Reminds me of the joke - a tour guide at the Museum of Natural History tells his group that a dinosaur fossil is 100 million and three years old. When someone asked him how he could be so accurate, he said "When I started working here three years ago they told me that it was 100 million years old".
 
Last edited:
Mike, you're quite right. Deco has been described as measuring with a micrometer, marking with chalk, and cutting with an axe. A few percentage points really isn't important for 99.999% of dives occurring globally. Heck, even most technical dives. Dives where things like that start mattering often send samples of their gases to labs for proper analysis.
 
@tbone1004
Speaking theoretically, you are correct. In linear approximation (Y=a*X+b) the slope (a) is the major contributor to the error, regardless of b being equal to zero or not.

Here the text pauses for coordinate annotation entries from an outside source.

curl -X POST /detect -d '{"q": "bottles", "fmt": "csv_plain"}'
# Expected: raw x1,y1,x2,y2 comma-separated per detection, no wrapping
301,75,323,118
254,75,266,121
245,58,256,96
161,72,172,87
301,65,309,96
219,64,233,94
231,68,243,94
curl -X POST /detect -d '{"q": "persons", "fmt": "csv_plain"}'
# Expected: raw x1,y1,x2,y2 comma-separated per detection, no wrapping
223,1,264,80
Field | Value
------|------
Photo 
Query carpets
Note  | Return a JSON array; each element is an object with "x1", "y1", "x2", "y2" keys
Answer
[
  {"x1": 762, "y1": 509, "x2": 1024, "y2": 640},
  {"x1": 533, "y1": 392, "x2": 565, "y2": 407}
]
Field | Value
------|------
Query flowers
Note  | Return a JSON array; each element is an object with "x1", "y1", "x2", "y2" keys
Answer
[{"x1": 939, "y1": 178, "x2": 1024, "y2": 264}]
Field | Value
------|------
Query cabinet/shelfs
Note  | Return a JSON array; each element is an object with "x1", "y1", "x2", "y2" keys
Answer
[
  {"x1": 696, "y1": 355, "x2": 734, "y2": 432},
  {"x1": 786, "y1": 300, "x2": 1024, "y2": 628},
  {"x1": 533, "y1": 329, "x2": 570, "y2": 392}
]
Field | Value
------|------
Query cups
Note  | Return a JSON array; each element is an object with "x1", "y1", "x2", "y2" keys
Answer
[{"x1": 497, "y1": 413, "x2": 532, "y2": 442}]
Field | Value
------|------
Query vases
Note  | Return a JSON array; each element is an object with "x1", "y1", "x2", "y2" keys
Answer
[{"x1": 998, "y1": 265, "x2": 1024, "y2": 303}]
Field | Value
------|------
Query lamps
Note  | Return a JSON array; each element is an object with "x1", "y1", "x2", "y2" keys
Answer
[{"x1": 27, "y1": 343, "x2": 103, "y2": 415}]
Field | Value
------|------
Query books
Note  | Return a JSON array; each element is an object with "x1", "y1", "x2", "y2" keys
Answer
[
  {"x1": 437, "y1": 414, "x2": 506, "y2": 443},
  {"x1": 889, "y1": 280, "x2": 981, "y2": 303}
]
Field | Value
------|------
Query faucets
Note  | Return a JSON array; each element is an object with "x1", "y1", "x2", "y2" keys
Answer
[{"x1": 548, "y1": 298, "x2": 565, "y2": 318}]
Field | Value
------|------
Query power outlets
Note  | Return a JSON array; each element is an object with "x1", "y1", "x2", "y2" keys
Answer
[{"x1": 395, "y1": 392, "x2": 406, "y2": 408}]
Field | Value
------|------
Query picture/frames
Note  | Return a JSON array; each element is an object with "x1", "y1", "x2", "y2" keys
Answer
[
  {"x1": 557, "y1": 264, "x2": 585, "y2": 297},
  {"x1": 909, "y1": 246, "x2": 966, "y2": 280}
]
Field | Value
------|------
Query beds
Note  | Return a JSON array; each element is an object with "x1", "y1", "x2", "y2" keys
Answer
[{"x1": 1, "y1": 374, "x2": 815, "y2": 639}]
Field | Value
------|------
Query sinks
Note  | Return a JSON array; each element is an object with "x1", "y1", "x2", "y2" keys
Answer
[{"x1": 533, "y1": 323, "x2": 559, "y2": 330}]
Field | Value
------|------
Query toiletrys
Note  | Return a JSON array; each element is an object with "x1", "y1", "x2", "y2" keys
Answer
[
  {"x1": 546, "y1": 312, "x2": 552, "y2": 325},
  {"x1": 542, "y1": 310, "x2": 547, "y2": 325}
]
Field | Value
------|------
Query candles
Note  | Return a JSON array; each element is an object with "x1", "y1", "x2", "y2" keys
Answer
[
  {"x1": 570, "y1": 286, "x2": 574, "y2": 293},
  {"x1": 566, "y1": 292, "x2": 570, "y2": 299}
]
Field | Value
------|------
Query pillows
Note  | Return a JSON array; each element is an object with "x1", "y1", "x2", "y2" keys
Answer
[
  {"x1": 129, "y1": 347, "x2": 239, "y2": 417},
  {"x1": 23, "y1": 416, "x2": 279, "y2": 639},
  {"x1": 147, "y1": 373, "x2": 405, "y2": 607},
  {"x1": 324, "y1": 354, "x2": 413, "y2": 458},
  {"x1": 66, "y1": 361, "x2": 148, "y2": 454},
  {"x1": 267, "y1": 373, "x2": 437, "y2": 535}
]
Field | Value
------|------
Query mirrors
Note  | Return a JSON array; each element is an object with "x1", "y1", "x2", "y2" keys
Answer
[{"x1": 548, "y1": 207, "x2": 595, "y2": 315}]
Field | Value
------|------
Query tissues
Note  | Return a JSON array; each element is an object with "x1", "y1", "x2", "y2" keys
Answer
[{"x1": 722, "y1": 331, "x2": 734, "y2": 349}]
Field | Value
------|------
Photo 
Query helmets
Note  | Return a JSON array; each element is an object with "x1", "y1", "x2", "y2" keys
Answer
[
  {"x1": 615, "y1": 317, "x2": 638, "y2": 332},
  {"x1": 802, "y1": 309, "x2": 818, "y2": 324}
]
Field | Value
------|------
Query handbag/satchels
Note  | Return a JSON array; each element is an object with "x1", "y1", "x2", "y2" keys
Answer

Thus, when you are building a straight line using just 2 points and one of these points is fixed at 0,0 and does not contribute to the error, the further away on X axis the 2nd point is, the better. An error of 1% in X will give you higher error in the line slope at, say, X=50% than at X=100%, etc.

However, in this case we know that when the sensor is aged, the greatest deviation from the straight line occurs at high O2 percentage. So using high O2 works better in linearity testing but using high O2 as a calibration standard will give you higher error for lower O2 mix if your sensor is aged. Makes sense?

that's why you use two point calibration. So I ask again, how do you determine any of the values to calibrate by using a 0% cal gas? I'm 100% OK with using ambient air for calibration gas, I do it on a regular basis, including all of the next two weeks since I won't have O2 easily accessible at the dive sites. Use of O2 was as an ideal second calibration gas to verify linearity as well as a cell being limited or not. You don't know if a cell is limited without that knowledge and as @victorzamora pointed out, his analyzer would calibrate at air, but would not read EAN32. You have no way of knowing that without doing a multipoint check. Calibrating against EAN50 would probably be more accurate for normal nitrox mixes, but how accurate can you guarantee that gas to be without purchasing dedicated calibration gases? I know 100% O2 out of the bottles is going to be 100% because of the way they are filled.

So the question again, what benefit does using 0% as a calibration gas provide when 0 always equals 0, and how can you be sure that when calibrating to ambient, that the cell is not limited when you do not test it at a value higher than where you need it to function?
 
So the question again, what benefit does using 0% as a calibration gas provide when 0 always equals 0, and how can you be sure that when calibrating to ambient, that the cell is not limited when you do not test it at a value higher than where you need it to function?

To add to this: Because of how the galvanic cells work, pO2=0 means mV=0. So that point is always a known/given. That's the only way you can determine the slope with a single-point calibration anyway (two points are required to define a line).
 
@tbone1004 and @victorzamora
Don't you guys read my replies at all? I'd already agreed with you on this one. The neutral gas calibration would be useless because the 0,0 point is already used by the analyzer.

And why do I think the 0,0 point is used by the analyzer? Because there is no other way it can work the way it works.